TRECHO DO DOCUMENTO →

━━━━

#  > Telecomunicações >  > FIBERHOME >  >  Software ems, olt

## leandrocarlesso

Boa Tarde Pessoal,

Ao instalar o software EMS em um windows server 2008 ele apenas pega as configurações do chassis, já refiz todas as configurações pela CLI, mas ele não fica verde(Online), instalei em um windows 10 rodou sem problemas, já desativei antivírus firewall e nada, imagem em anexo.

Está pingando o equipamento e tenho acesso via telnet, configurações do snmp OK.

Abraços

----------


## Bruno

> Boa Tarde Pessoal,
> 
> Ao instalar o software EMS em um windows server 2008 ele apenas pega as configurações do chassis, já refiz todas as configurações pela CLI, mas ele não fica verde(Online), instalei em um windows 10 rodou sem problemas, já desativei antivírus firewall e nada, imagem em anexo.
> 
> Está pingando o equipamento e tenho acesso via telnet, configurações do snmp OK.
> 
> Abraços


o windows 2008 é 64 ???

----------


## leandrocarlesso

Windows server 2008 32bits

----------


## leandrocarlesso

Olha uma coisa engraçada, o software ems falha o ping enquanto o windows responde.... Utilizo vlan mas no outro sistema instalado também...

Em anexo..

----------


## TheGodfather

Estou com um problema parecido... Veio um cd com o software, instalei tudo certinho, mas não adiantou, ele não executa... ela está funcionando mas apenas pelo putty, pinga etc, tem uma onu que instalei pra testar e está ok tbm.

----------

━━━━

CONJUNTO DE REGISTROS →
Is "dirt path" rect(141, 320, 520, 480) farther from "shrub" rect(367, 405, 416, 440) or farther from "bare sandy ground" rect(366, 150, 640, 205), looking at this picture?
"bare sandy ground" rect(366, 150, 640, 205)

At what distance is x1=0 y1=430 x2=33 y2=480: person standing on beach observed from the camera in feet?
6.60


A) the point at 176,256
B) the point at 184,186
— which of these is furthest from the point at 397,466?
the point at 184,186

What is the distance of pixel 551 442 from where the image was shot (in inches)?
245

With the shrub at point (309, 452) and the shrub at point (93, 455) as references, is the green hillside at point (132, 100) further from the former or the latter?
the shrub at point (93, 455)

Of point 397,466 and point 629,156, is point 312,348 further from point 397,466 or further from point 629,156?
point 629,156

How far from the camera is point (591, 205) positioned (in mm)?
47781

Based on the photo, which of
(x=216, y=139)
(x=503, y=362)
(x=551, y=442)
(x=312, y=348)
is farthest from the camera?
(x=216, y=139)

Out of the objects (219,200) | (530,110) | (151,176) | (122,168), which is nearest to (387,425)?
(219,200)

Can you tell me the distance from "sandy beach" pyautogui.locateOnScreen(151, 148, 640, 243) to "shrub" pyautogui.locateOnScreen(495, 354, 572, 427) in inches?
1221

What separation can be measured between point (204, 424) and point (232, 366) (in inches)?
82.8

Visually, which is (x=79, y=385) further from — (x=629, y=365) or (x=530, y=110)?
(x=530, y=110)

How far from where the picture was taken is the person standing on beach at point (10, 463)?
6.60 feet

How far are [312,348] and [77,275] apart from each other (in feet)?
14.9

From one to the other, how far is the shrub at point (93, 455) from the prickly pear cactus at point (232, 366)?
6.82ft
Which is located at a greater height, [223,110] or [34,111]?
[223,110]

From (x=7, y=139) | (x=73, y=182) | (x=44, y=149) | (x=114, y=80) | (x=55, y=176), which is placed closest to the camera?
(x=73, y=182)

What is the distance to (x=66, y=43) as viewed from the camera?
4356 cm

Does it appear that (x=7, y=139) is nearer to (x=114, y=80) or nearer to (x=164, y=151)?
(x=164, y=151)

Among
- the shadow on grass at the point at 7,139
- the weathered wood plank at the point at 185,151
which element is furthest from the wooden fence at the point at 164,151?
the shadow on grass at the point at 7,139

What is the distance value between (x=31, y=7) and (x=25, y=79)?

━━━━

PARA FAZER →
A – Na conversa sobre o software EMS, reescreva em forma de lista o parágrafo que começa com "Olha uma coisa engraçada", mantendo os fatos principais.
B – Na conversa sobre o software EMS, repita sem mudar nada o trecho que começa em "## TheGodfather" e termina em "está ok tbm.".

AS RESPOSTAS →
A –
- O software EMS falha no ping, enquanto o Windows responde.
- É usada VLAN, e no outro sistema instalado também.

B –
## TheGodfather

Estou com um problema parecido... Veio um cd com o software, instalei tudo certinho, mas não adiantou, ele não executa... ela está funcionando mas apenas pelo putty, pinga etc, tem uma onu que instalei pra testar e está ok tbm.